The SRE Runbook Problem
SRE teams write runbooks: step-by-step procedures for responding to incidents. “When alert X fires, do steps 1, 2, 3.” The good teams automate those runbooks into code.
ML systems have an analogous runbook: “When model drift is detected, retrain the model on fresh data, evaluate it against quality gates, promote it if it passes, notify the team.” Most ML teams do this manually. Automating it is the goal of Phase 9.
Argo Events Architecture
Argo Events is a separate system from Argo Workflows. Its job is to listen for events and trigger workflows in response.

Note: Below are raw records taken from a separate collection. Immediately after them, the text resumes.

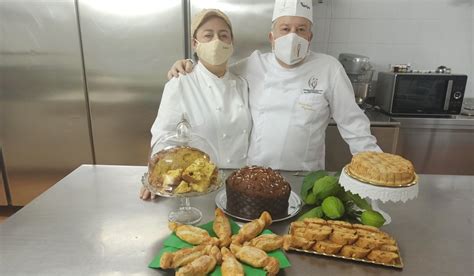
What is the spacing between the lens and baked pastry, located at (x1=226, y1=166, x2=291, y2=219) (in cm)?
99

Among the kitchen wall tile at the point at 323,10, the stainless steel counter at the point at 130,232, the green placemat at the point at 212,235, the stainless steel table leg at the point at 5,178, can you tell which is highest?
the kitchen wall tile at the point at 323,10

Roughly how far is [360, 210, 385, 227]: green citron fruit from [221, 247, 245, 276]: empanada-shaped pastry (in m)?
0.39

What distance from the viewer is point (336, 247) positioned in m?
0.84

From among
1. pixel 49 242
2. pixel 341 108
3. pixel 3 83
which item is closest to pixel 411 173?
pixel 341 108

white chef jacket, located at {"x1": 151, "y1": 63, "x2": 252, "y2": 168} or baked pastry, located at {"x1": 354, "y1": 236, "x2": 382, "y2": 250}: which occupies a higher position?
white chef jacket, located at {"x1": 151, "y1": 63, "x2": 252, "y2": 168}

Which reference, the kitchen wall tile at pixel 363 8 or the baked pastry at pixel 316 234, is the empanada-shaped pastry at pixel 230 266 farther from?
the kitchen wall tile at pixel 363 8

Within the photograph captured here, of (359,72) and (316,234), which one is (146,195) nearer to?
(316,234)

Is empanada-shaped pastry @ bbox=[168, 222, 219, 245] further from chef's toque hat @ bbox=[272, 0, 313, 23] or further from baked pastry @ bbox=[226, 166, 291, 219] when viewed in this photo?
chef's toque hat @ bbox=[272, 0, 313, 23]

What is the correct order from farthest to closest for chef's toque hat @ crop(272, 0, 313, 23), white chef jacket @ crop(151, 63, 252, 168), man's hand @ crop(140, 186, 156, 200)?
white chef jacket @ crop(151, 63, 252, 168) → chef's toque hat @ crop(272, 0, 313, 23) → man's hand @ crop(140, 186, 156, 200)

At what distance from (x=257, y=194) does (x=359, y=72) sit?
1956mm

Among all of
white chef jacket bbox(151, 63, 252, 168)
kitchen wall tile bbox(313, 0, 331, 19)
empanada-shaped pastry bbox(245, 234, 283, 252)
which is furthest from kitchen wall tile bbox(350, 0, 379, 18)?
empanada-shaped pastry bbox(245, 234, 283, 252)

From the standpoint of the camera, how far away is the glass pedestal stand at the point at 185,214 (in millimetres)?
1029

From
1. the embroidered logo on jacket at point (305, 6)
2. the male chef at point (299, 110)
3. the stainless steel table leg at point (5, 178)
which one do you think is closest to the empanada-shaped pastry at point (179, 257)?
the male chef at point (299, 110)

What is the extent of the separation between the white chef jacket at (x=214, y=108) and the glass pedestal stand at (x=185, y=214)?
1.23 feet
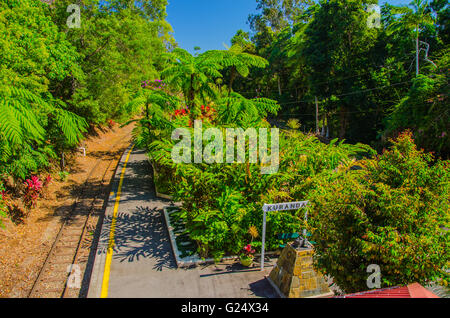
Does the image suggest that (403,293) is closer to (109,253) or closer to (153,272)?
(153,272)

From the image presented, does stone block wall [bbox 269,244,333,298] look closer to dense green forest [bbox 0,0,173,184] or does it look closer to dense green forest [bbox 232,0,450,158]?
dense green forest [bbox 0,0,173,184]

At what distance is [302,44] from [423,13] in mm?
11733

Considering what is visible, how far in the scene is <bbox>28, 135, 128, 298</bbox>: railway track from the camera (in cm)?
882

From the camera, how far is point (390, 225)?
228 inches

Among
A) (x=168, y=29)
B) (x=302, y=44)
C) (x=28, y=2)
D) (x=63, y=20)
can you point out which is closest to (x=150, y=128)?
(x=28, y=2)

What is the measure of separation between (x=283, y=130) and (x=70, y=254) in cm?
970

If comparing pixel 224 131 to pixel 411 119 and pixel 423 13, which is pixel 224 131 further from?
pixel 423 13

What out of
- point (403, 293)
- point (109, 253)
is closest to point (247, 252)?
point (109, 253)

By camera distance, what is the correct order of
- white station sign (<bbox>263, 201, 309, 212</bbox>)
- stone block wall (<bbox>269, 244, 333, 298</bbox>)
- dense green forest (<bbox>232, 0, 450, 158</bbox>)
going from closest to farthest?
stone block wall (<bbox>269, 244, 333, 298</bbox>), white station sign (<bbox>263, 201, 309, 212</bbox>), dense green forest (<bbox>232, 0, 450, 158</bbox>)

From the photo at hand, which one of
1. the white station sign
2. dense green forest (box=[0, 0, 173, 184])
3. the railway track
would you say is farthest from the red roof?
dense green forest (box=[0, 0, 173, 184])

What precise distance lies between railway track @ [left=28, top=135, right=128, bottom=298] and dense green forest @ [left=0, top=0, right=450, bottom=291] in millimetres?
2351

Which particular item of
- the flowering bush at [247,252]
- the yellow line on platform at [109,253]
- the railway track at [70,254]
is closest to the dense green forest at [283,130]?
the flowering bush at [247,252]

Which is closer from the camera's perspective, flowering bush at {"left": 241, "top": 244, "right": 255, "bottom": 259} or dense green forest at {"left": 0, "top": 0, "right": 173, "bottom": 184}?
A: flowering bush at {"left": 241, "top": 244, "right": 255, "bottom": 259}
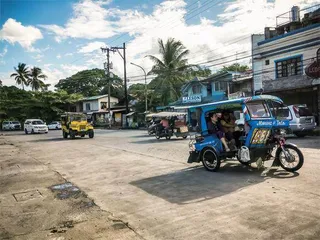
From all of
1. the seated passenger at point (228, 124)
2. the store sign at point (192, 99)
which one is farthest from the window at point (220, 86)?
the seated passenger at point (228, 124)

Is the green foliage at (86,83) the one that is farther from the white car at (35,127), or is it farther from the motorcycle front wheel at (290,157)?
the motorcycle front wheel at (290,157)

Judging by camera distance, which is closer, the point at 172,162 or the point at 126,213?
the point at 126,213

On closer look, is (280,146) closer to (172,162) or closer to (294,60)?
(172,162)

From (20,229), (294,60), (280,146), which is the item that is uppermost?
(294,60)

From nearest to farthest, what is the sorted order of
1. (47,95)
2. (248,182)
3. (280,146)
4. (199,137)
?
1. (248,182)
2. (280,146)
3. (199,137)
4. (47,95)

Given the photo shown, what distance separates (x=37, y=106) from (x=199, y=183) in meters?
58.8

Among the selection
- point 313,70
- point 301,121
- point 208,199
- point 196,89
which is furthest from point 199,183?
point 196,89

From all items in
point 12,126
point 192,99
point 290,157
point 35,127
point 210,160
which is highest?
point 192,99

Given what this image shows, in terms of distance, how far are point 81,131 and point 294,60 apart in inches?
727

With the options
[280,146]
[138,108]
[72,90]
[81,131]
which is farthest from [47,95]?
[280,146]

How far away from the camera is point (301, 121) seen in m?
17.0

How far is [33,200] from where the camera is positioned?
686 centimetres

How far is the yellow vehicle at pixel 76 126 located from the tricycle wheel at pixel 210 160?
18.5 metres

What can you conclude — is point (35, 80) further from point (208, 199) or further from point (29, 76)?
point (208, 199)
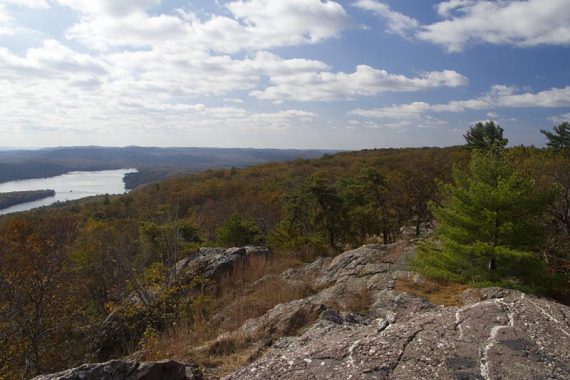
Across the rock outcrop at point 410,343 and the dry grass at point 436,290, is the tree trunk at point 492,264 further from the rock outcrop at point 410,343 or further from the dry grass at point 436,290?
the rock outcrop at point 410,343

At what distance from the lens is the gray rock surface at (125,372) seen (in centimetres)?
464

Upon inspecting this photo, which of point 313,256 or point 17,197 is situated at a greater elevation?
point 313,256

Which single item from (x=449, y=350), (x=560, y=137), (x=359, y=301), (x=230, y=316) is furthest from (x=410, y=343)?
(x=560, y=137)

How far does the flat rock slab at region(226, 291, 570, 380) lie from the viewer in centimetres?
450

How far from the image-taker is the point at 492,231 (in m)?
10.5

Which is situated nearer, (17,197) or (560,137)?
(560,137)

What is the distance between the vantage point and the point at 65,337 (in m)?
12.5

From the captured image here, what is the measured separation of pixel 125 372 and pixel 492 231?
9.34 meters

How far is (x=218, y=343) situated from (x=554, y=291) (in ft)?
30.4

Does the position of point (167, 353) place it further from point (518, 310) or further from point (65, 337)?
point (65, 337)

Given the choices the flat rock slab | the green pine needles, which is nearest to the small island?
the green pine needles

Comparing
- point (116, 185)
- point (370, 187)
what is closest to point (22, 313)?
point (370, 187)

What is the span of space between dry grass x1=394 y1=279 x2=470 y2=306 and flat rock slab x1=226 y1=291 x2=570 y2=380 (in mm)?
3172

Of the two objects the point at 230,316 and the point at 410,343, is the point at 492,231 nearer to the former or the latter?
the point at 410,343
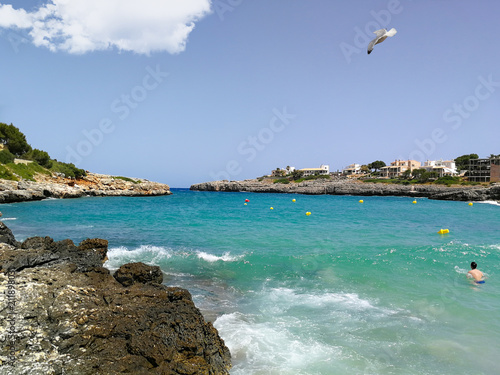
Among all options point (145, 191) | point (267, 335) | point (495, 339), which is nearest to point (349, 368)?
point (267, 335)

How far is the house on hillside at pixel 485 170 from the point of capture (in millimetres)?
95250

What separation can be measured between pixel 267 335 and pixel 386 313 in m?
3.81

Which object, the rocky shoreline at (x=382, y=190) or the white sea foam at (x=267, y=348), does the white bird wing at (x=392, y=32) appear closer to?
the white sea foam at (x=267, y=348)

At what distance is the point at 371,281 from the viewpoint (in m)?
12.2

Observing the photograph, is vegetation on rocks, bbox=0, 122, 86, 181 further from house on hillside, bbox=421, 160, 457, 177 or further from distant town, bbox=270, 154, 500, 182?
house on hillside, bbox=421, 160, 457, 177

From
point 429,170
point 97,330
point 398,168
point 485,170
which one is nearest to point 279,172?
point 398,168

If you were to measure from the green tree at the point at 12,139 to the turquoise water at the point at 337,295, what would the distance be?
56138 millimetres

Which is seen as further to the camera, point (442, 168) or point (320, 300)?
point (442, 168)

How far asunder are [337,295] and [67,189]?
2377 inches

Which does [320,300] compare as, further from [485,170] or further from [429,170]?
[429,170]

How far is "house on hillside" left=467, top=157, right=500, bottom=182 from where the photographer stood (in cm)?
9525

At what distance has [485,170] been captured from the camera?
4018 inches

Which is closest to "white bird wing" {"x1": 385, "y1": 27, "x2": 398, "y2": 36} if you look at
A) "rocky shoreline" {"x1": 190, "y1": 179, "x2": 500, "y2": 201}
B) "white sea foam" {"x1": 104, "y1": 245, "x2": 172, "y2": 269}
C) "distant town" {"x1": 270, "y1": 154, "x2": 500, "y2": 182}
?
"white sea foam" {"x1": 104, "y1": 245, "x2": 172, "y2": 269}

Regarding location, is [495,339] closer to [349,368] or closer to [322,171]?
[349,368]
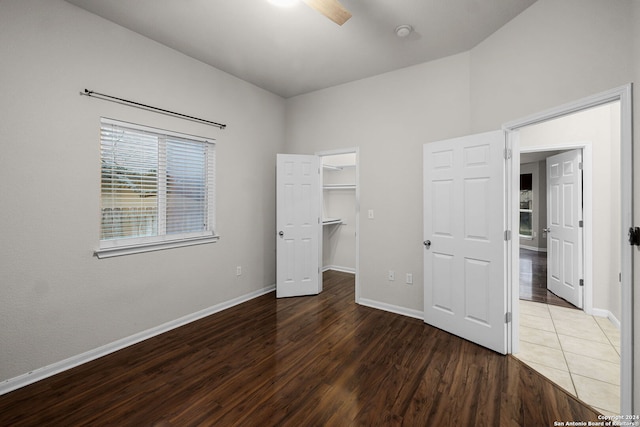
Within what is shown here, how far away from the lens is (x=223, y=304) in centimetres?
360

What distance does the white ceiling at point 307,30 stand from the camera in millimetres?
2367

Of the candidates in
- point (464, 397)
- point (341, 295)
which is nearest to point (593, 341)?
point (464, 397)

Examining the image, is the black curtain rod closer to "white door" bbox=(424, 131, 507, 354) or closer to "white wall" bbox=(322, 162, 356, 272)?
"white wall" bbox=(322, 162, 356, 272)

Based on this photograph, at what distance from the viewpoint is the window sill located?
2557 mm

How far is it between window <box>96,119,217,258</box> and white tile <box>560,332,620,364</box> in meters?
3.88

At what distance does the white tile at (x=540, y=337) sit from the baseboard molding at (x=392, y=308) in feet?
3.33

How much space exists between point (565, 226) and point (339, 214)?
3417 mm

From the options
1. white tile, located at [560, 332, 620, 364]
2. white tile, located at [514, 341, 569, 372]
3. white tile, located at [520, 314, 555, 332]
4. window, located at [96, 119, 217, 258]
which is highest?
window, located at [96, 119, 217, 258]

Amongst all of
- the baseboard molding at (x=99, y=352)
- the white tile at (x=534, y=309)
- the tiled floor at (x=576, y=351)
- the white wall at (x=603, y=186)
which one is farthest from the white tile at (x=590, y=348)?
the baseboard molding at (x=99, y=352)

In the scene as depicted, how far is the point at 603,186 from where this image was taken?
3428mm

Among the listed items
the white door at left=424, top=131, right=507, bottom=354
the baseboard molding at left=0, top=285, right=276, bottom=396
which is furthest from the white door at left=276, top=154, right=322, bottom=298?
the white door at left=424, top=131, right=507, bottom=354

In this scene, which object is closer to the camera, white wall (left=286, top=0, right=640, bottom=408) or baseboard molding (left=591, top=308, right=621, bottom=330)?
white wall (left=286, top=0, right=640, bottom=408)

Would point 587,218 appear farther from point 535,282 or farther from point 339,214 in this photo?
point 339,214

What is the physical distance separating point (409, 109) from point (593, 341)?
3.06 m
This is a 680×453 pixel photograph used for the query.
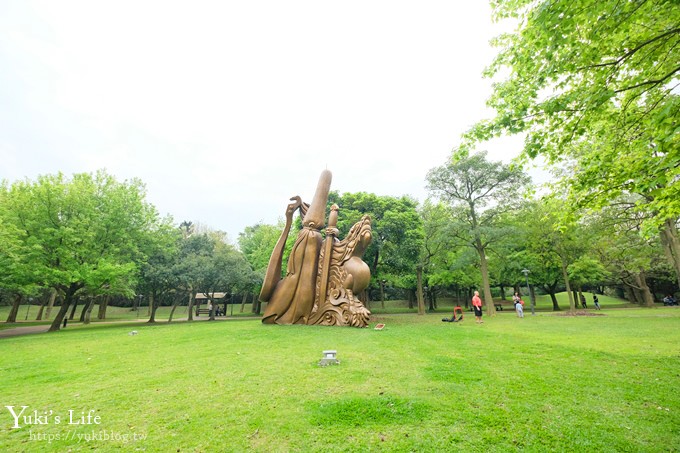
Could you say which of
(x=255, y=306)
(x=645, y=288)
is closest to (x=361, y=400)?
(x=255, y=306)

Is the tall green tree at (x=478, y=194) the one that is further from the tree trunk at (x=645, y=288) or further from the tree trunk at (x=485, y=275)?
the tree trunk at (x=645, y=288)

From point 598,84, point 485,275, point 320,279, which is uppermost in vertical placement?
point 598,84

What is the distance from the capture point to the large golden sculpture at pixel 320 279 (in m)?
14.8

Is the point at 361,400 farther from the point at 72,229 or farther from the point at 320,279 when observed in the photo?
the point at 72,229

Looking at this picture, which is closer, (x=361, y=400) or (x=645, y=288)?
(x=361, y=400)

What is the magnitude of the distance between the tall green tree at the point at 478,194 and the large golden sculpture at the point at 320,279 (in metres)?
9.98

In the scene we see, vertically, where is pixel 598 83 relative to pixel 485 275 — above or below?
above

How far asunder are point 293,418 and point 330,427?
553 millimetres

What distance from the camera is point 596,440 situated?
3307 millimetres

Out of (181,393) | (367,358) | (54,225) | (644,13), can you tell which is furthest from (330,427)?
(54,225)

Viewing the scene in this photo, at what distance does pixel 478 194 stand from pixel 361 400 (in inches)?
853

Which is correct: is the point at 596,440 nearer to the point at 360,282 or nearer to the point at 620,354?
the point at 620,354

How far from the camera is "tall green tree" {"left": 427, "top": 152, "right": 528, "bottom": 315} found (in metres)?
21.6

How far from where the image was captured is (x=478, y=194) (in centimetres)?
2283
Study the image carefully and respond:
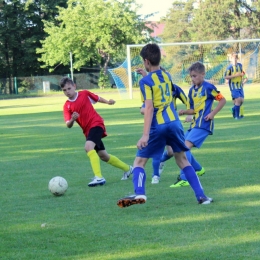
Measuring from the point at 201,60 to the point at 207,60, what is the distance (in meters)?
0.68

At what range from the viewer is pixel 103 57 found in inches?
2264

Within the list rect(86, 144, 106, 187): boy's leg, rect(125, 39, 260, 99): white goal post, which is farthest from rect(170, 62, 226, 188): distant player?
rect(125, 39, 260, 99): white goal post

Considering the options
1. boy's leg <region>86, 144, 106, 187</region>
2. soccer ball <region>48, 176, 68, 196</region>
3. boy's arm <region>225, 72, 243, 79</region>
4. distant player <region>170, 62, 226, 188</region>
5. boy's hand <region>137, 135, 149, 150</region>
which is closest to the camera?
boy's hand <region>137, 135, 149, 150</region>

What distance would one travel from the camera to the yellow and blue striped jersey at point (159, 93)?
5.89m

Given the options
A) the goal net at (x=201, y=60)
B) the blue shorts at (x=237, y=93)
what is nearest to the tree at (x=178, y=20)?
the goal net at (x=201, y=60)

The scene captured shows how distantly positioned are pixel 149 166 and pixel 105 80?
152 feet

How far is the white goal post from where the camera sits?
103 feet

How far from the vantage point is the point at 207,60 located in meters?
33.9

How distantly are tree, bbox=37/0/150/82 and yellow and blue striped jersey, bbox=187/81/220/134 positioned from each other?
48.0m

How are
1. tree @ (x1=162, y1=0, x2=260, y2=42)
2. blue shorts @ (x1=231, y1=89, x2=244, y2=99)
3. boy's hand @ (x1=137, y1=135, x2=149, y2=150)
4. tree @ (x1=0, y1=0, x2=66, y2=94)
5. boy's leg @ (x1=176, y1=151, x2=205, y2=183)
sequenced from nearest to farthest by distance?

[Prometheus Alert] → [Argo Events EventSource] → [Sensor] → [Trigger] → [Argo Workflow]
The EventSource listens on a webhook endpoint. Alertmanager (configured to send webhook notifications) POSTs to that endpoint when a drift alert fires. The Sensor evaluates conditions and fires the Trigger, which submits the retraining Workflow.
The EventSource
apiVersion: argoproj.io/v1alpha1
kind: EventSource
metadata:
name: drift-alert
spec:
webhook:
drift-detected:
port: "12000"
endpoint: /drift
method: POST
The Sensor and Trigger
apiVersion: argoproj.io/v1alpha1
kind: Sensor
metadata:
name: model-retrain
spec:
dependencies:
- name: drift-event
eventSourceName: drift-alert
eventName: drift-detected
triggers:
- template:
name: retrain-workflow
argoWorkflow:
operation: submit
source:
resource:
apiVersion: argoproj.io/v1alpha1
kind: Workflow
metadata:
generateName: retrain-
spec:
workflowTemplateRef:
name: model-retrain-pipeline
Quality Gates Still Apply
Self-healing doesn’t mean unconditional retraining. The retrain workflow includes the same quality gates as the CI pipeline. If the new model is worse than the current production model, it fails the gate and the current model stays deployed. A human gets notified.
Automation that can make things worse without human review is not self-healing — it’s chaos engineering on yourself.